August 19, 2016

Eating and Weight Program

Eating is a prerequisite for life, an activity of daily living. For some, it is not so easy. Too little. Too much. Emotional eating. Bingeing. Purging. Thinking about food all day long. Unhealthy relationships with food.

HANOVER PSYCHIATRY’s clinicians have the expertise to help you feel more in control and make more informed decisions about your health.

Our team of therapists work collaboratively with patients and their families, as indicated, to understand and modify their eating and health related behaviors.

We can help you change your habits and thoughts about food, eating, and weight. Eating behaviors of all types respond to psychotherapy.

Some examples of the forms of psychotherapy used at Hanover Psychiatry to treat eating and health related issues include:

  • Cognitive Behavior Therapy.
  • Family Based Therapy (“Maudsley Approach”).
  • Mindfulness Based Approaches.

Cognitive Behavior Therapy can pinpoint specific thoughts and behaviors that sabotage physical and mental health and help people develop more effective responses.

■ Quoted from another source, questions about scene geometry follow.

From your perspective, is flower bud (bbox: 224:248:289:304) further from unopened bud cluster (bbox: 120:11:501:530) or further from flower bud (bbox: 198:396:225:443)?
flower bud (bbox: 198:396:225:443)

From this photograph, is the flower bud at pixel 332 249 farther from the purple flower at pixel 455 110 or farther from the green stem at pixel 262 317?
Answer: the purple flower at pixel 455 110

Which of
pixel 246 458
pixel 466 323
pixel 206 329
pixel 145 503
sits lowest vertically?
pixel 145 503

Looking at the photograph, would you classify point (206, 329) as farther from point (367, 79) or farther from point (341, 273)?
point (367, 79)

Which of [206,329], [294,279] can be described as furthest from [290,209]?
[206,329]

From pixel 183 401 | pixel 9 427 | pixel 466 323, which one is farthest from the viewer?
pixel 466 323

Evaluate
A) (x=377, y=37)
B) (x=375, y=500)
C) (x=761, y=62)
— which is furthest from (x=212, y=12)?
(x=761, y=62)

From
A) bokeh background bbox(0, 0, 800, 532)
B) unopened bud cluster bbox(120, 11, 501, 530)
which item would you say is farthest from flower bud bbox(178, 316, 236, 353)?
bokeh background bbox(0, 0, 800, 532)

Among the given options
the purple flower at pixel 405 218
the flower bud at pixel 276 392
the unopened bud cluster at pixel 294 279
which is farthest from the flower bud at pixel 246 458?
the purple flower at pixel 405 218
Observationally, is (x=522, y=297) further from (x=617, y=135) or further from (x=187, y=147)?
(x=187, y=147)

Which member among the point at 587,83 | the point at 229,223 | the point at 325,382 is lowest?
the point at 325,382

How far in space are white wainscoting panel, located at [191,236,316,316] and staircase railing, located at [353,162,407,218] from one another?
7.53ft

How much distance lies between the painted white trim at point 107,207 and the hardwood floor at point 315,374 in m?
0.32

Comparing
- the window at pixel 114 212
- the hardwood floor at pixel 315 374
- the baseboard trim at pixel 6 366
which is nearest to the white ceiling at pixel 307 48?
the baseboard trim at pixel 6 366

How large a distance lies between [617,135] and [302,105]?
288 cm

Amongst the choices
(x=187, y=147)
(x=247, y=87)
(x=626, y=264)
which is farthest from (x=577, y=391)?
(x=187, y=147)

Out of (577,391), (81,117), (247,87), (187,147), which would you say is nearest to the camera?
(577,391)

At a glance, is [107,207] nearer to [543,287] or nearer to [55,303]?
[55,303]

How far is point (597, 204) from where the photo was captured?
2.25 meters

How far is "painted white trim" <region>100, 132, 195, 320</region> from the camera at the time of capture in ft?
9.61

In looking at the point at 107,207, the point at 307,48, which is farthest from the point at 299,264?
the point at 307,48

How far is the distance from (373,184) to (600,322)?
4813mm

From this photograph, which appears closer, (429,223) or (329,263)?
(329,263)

Family Based Therapy (Maudsley Approach) is a highly successful approach to treating children and adolescents with anorexia and bulimia.  This approach teaches families how to nourish their loved one through food and support.

Mindfulness Based Approaches (MB-EATS, MBSR for weight loss) can help decrease stress/emotional eating and increase wise choices around food and exercise, to promote a healthy body and healthy relationship with food.

Psychological Evaluation for Bariatric Surgery

Bariatric Surgery can have profound effects on one’s physical and mental health, as well as on relationships and general life satisfaction.  Due to the risks associated with the surgery and the post-operative required behavioral changes, a psychological evaluation is typically required before someone can qualify for bariatric surgery.  Our psychologists at Hanover Psychiatry will meet with you to determine if you are a candidate for bariatric surgery, using both clinical interview and empirically validated assessments.  If we determine that you are not currently a good fit, we can help you set goals and recommend steps you may consider taking in order to move toward bariatric surgery.  Some reasons that people may not be a good fit for bariatric surgery include untreated depression, uncontrolled binge eating, lack of understanding of the risks associated with surgery, and inability to follow post-operative instructions.